Material for the task below:

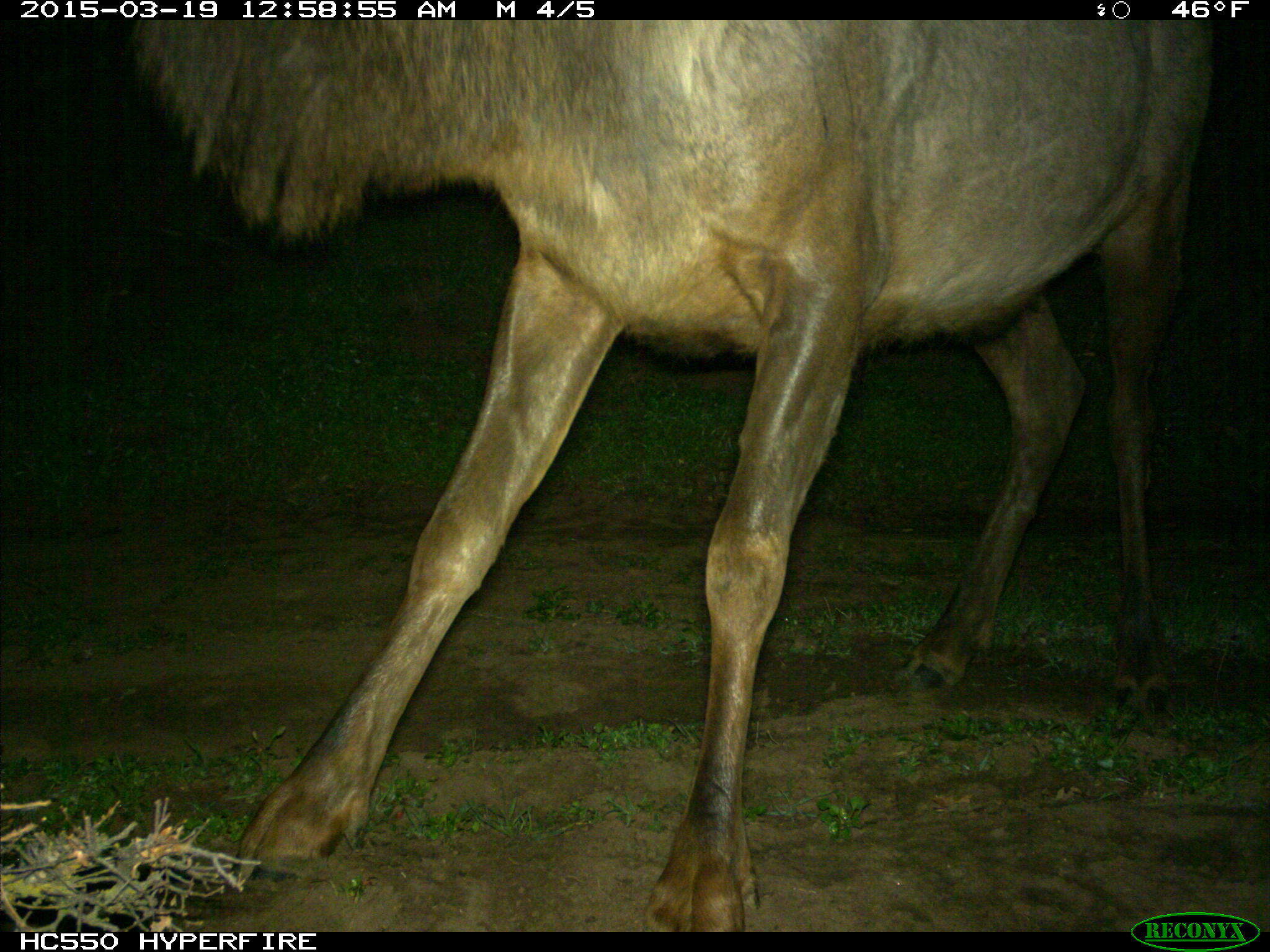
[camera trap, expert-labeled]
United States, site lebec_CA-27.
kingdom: Animalia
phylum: Chordata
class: Mammalia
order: Artiodactyla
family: Cervidae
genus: Cervus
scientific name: Cervus canadensis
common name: elk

End of Material for the task.

▶ [Aim of the task]:
The answer is the run of lines that starts at the one containing "kingdom: Animalia" and ends at the last line of the material, reproduced exactly.

▶ [Solution to this problem]:
kingdom: Animalia
phylum: Chordata
class: Mammalia
order: Artiodactyla
family: Cervidae
genus: Cervus
scientific name: Cervus canadensis
common name: elk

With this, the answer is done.